═══ Text under study ═══

How to decide if $Q(\underline u,\underline v) $ on $\mathbb R^2$ is inner product or not if $$ (\underline u, \underline v) = \underline u^T A\underline v$$ where $$A = \begin{pmatrix} -1 & -3 \\ 5& 8 \\ \end{pmatrix}$$
Can this be opposed by considering the symmetric property only? $$ (\underline v, \underline u) = \underline v^T A\underline u \neq\underline u^T A\underline v$$ How to prove this?
By definition, $Q$ will NOT be an inner product on $\mathbb{R}^2$ iff ANY of the properties of inner product does not hold:
https://en.wikipedia.org/wiki/Inner_product_space
(Where in this case, the conjugate symmetry is just symmetry)
So if you show that ANY of this properties doesn't hold, say the symmetry, then $Q$ is NOT an inner product; as you said.
If you don't know how to do that, it's like this:
Since the property says that $Q(u,v)=Q(v,u)$ for any pair $u,v\in\mathbb{R}^2$; it's enough to show that there exists a particular pair $u_0,v_0$ such that $Q(u_0,v_0)\neq Q(v_0,u_0)$ .
So just take $$ u_0= (1,0) \ \ v_0=(0,1)$$
Then $Q(u_0,v_0)=-3\neq 5 = Q(v_0,u_0)$
In general, any $Q$ of the form $ Q(u,v)=u^TAv$ is an inner product in $\mathbb{R}^n \Leftrightarrow A\ $ is symmetric and positive-definite(which in the $\mathbb{R}^2$ case is equivalent to $det(A)\geq 0 \wedge \ a_{11}\geq 0$ ) .

═══

> _Questions on the material_:
1. From the inner product thread, reproduce the passage from "By definition, $Q$" up to and including "that $Q(u_0,v_0)\neq Q(v_0,u_0)$ .".
2. In the inner product thread, which two values of Q does the reply compute to show that symmetry fails?

═══ Information provided ═══

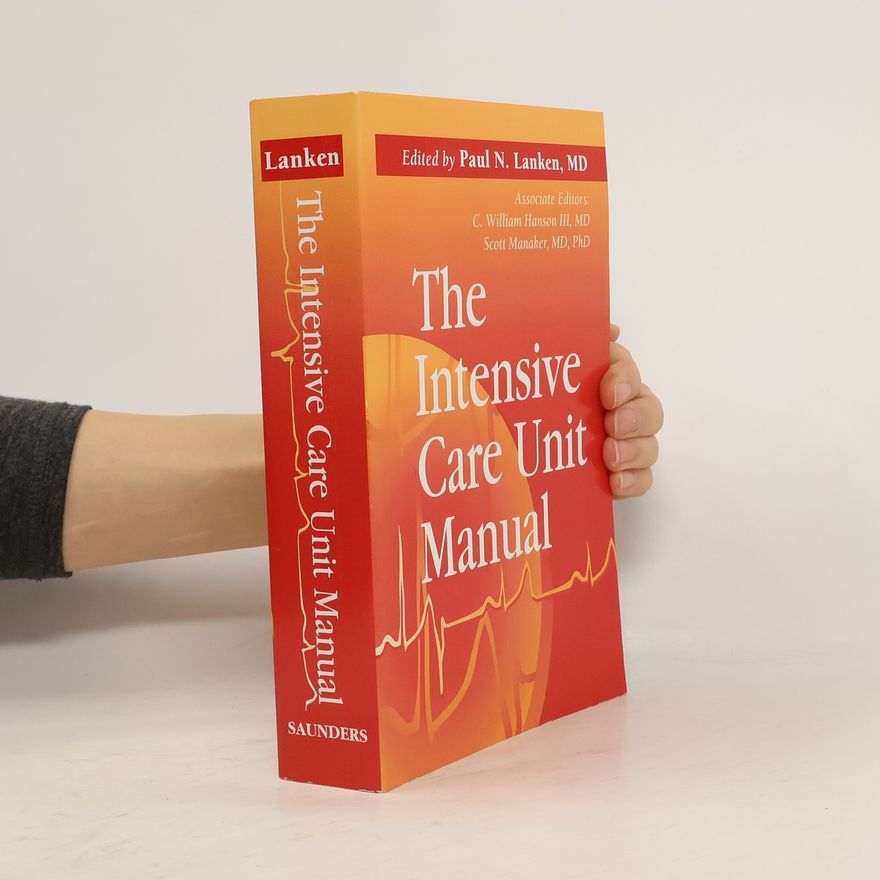 Scott Manaker The Intensive Care Unit Manual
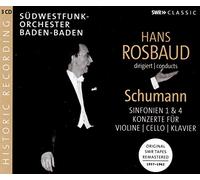 Rosbaud, Hans - Hans Rosbaud conducts Schumann: Sinfonien 1 & 4, Konzerte für violine, cello, klavier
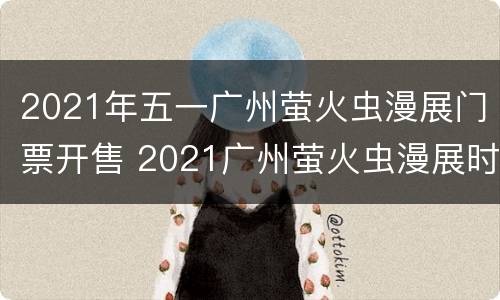 2021年五一广州萤火虫漫展门票开售 2021广州萤火虫漫展时间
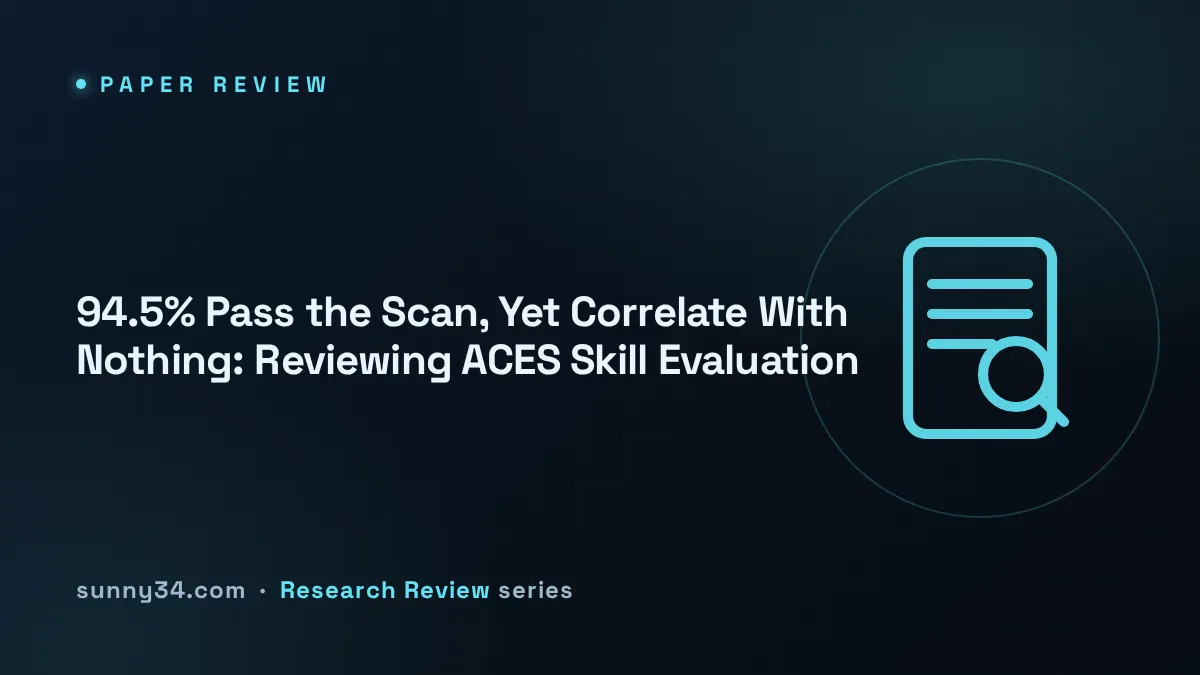 94.5% Pass the Scan, Yet Correlate With Nothing: Reviewing ACES Skill Evaluation thumbnail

═══

> _Solutions to the tasks_:
1.
By definition, $Q$ will NOT be an inner product on $\mathbb{R}^2$ iff ANY of the properties of inner product does not hold:
https://en.wikipedia.org/wiki/Inner_product_space
(Where in this case, the conjugate symmetry is just symmetry)
So if you show that ANY of this properties doesn't hold, say the symmetry, then $Q$ is NOT an inner product; as you said.
If you don't know how to do that, it's like this:
Since the property says that $Q(u,v)=Q(v,u)$ for any pair $u,v\in\mathbb{R}^2$; it's enough to show that there exists a particular pair $u_0,v_0$ such that $Q(u_0,v_0)\neq Q(v_0,u_0)$ .

2. Q(u0, v0) = -3 and Q(v0, u0) = 5.